Understanding post-editing for machine translation: challenges and opportunities
Federico Gaspari, Macerata, Italy
This talk will dispel some of the widespread myths surrounding machine translation (MT) and post-editing (PE), with the aim of stimulating a prejudice-free and realistic reflection on their current impact and future prospects, especially for professional translators, editors, revisers, localisation specialists, project managers and language service providers working with English. The presentation will explore the complex interplay between clients’ quality expectations of MT and the effectiveness of PE, illustrating the main challenges and opportunities involved in a rapidly evolving market.
I will explain the main technical differences between the currently competing paradigms of statistical and neural MT, pointing out their strengths and weaknesses, particularly those with implications for PE. I will then describe the resources required to build state-of-the-art MT systems and provide an overview of the main approaches to MT quality evaluation, including both manual techniques and the most commonly used automatic metrics.
The focus will then shift to PE for MT, a service that is increasingly required by translation buyers and for which there is an apparent skills shortage. Following a discussion of the key criteria that can be used to estimate the actual effectiveness of PE of MT output as a productivity tool without compromising on the translation quality, the talk will review the core skills desirable for post-editors, emphasising that these are different from those required to translate from scratch (e.g. using translation memory software or other computer-assisted translation tools) and to revise translations done by human translators.
The professionals attending the talk will be guided to reflect on the opportunities presented by PE, depending on their working languages and on the types of clients and texts they typically deal with, so that they can consider whether they should add PE – and more broadly services related to MT – to their portfolio of professional activities.

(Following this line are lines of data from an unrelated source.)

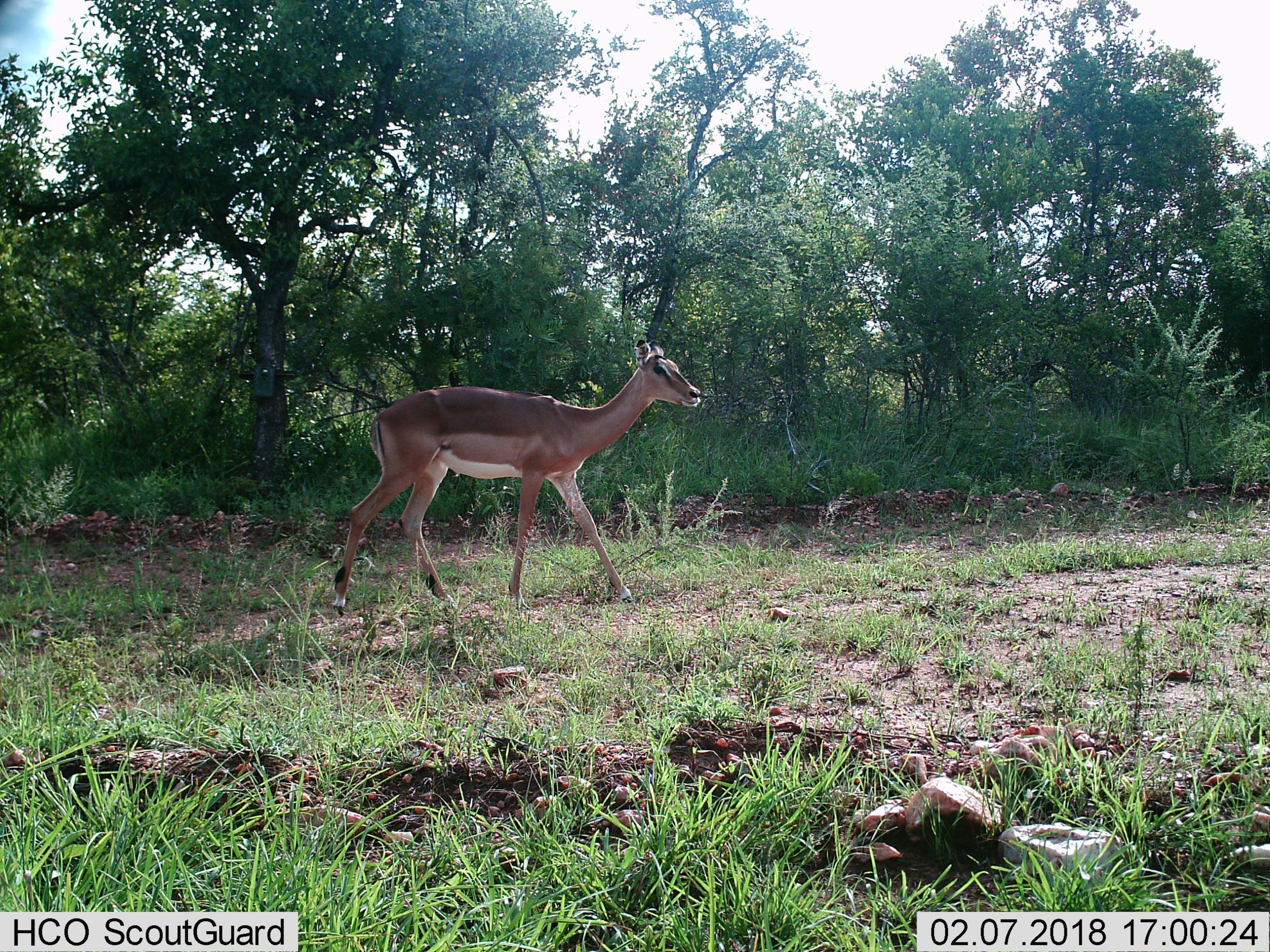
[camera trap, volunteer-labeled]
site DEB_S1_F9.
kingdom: Animalia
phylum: Chordata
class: Mammalia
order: Artiodactyla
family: Bovidae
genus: Aepyceros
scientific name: Aepyceros melampus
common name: impala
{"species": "impala (Aepyceros melampus)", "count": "1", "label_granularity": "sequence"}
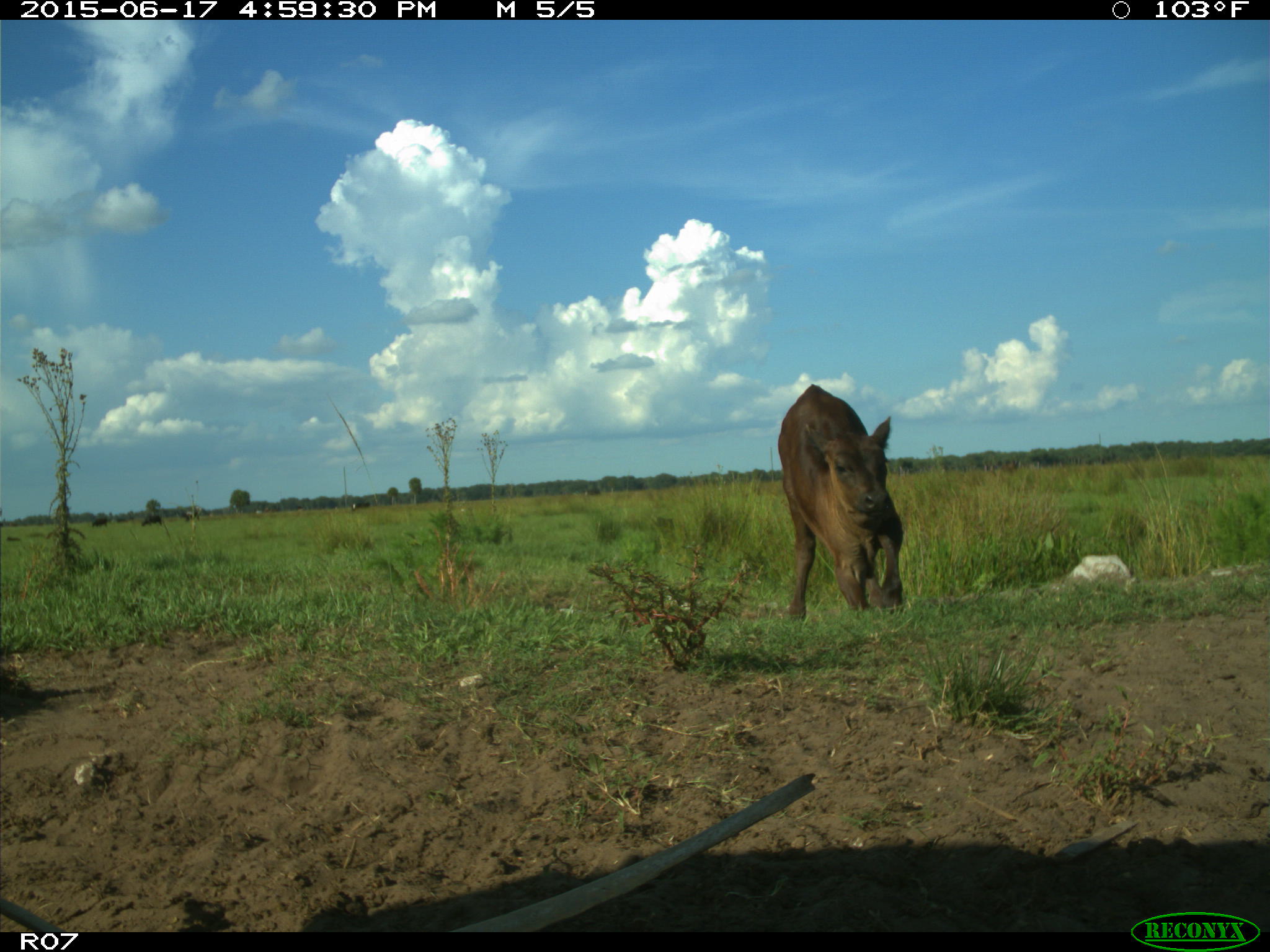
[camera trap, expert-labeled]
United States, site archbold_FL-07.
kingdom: Animalia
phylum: Chordata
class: Mammalia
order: Artiodactyla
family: Bovidae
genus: Bos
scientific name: Bos taurus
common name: domestic cow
Bos taurus (domestic cow).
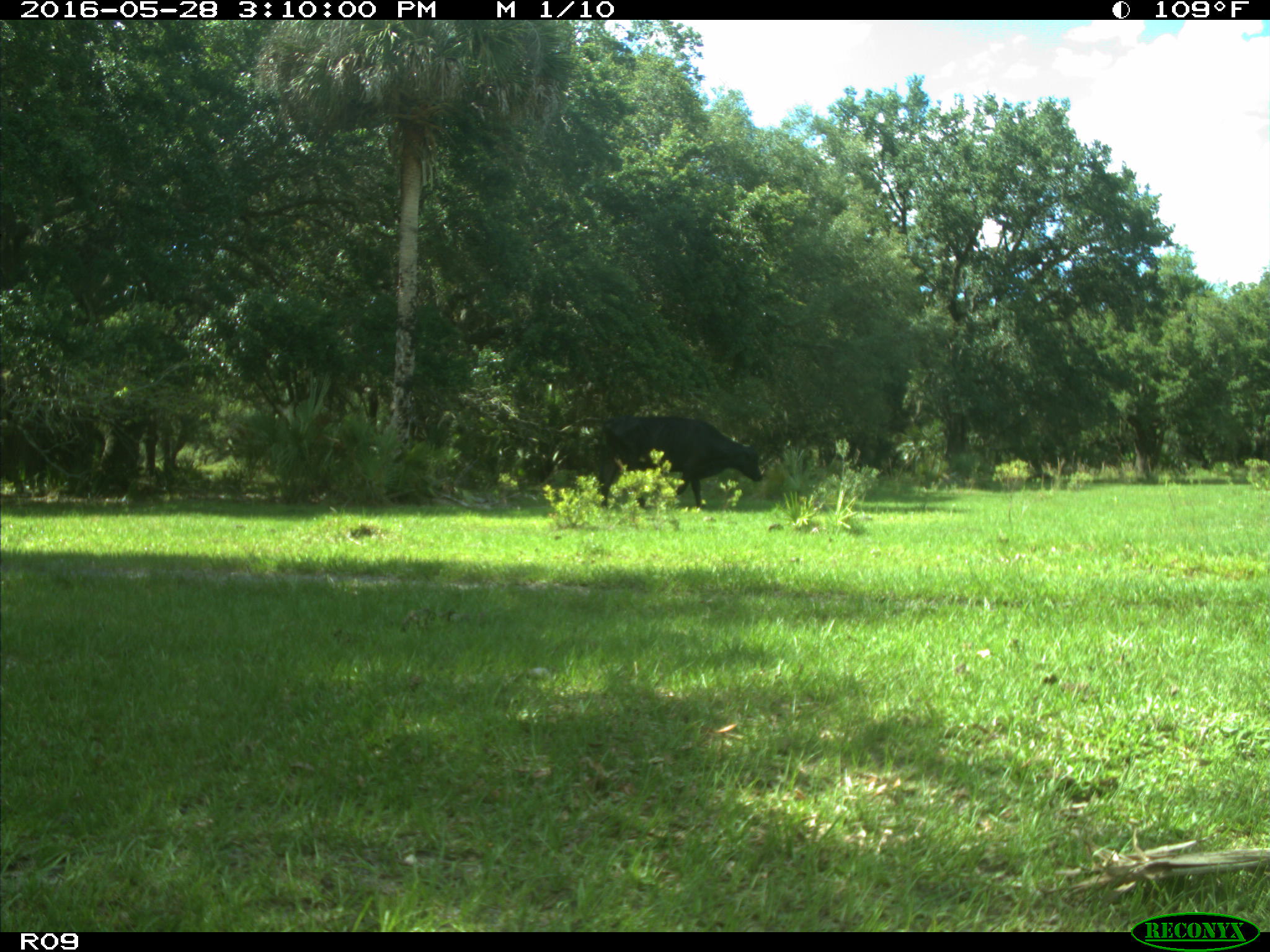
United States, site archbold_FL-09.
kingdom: Animalia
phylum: Chordata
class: Mammalia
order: Artiodactyla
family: Bovidae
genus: Bos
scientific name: Bos taurus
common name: domestic cow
Bos taurus (domestic cow).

teaches English linguistics and translation studies at the University for Foreigners “Dante Alighieri” of Reggio Calabria, and is a post-doctoral researcher at Dublin City University, where he works on European research projects focusing on machine translation evaluation. He earned a PhD in machine translation from the University of Manchester and has held lecturing positions at the Universities of Manchester, Salford, Bologna at Forlì and Macerata. His teaching and research interests include translation technologies (especially machine translation evaluation and post-editing), technical and specialised translation, and corpus linguistics. He is a regular presenter at international conferences on these topics.